NCLEJ was founded in 1965, in the heyday of the civil rights movement. From the very start, NCLEJ joined with southern civil rights lawyers in landmark cases, worked with community-based organizations around the country, won ground breaking victories in the courts and committed resources to bring about legislative reform. Through these early successes, NCLEJ demonstrated that the law can be a powerful instrument for improving the lives of the most disadvantaged members of our society.

For the past 50 years, NCLEJ has led the way in promoting economic justice, fairness and opportunity for those in need; securing systemic reform in the delivery of income support and related human services; and safeguarding important legal and constitutional rights.

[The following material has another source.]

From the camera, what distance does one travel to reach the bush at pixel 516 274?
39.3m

Our mission today continues to be to advance the cause of economic justice for individuals, families, and communities through litigation, policy advocacy, and support for grass roots organizing.

THE CASE: In the ground-breaking litigation to enforce the preliminary injunction requiring Connecticut to timely provide food stamps to eligible households, NCLEJ will work with local colleagues and advocate to (1) enforce the injunction which requires the State to timely process applications for food stamps and (2) prepare for trial on the merits. Here, we and our colleagues won a first of its kind victory at the Second Circuit Court of Appeals setting forth that the provisions of the Food Stamp Act under which we sued were federally enforceable by applicants.

During the grant period, we plan to use a variety of tools to compel timely processing of applications. We will leverage the experience acquired in comparable work in other states to achieve improvements in agency practices and to institute oversight that will serve both as a management tool and as a means of measuring progress. We expect considerable resistance as Connecticut has fought hard at every step of the case.